- [Actions to take]
• 1. In the project page below, restate the paragraph that begins "It implements a complete Information Retrieval (IR) system" as one shorter sentence, keeping every capability it lists.
• 2. Write out the project page word for word, beginning at the words "UNIWA Profile ·" and stopping after the words "of West Attica.".

Building a Search Engine for Academic Papers

UNIVERSITY OF WEST ATTICA
SCHOOL OF ENGINEERING
DEPARTMENT OF COMPUTER ENGINEERING AND INFORMATICS

University of West Attica · Department of Computer Engineering and Informatics

Information Retrieval

Building a Search Engine for Academic Papers

Vasileios Evangelos Athanasiou
Student ID: 19390005

GitHub · LinkedIn

Pantelis Tatsis
Student ID: 20390226

GitHub · LinkedIn

Supervision

Supervisor: Panagiota Tselenti, Laboratory Teaching Staff

UNIWA Profile · LinkedIn

Athens, January 2024

README

Building a Search Engine for Academic Papers

This project was developed for the Information Retrieval course at the University of West Attica.

It implements a complete Information Retrieval (IR) system that:

Crawls academic papers from arXiv
Preprocesses textual data
Builds an inverted index
Supports multiple retrieval models
Provides ranked search results through a graphical user interface (GUI)

- [Supplied information]
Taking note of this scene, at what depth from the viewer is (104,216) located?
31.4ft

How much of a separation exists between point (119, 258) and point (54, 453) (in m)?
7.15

- [Written responses]
• 1. The project implements a full IR system that crawls arXiv papers, preprocesses the text, builds an inverted index, supports several retrieval models, and shows ranked search results in a GUI.

• 2.
UNIWA Profile · LinkedIn

Athens, January 2024

README

Building a Search Engine for Academic Papers

This project was developed for the Information Retrieval course at the University of West Attica.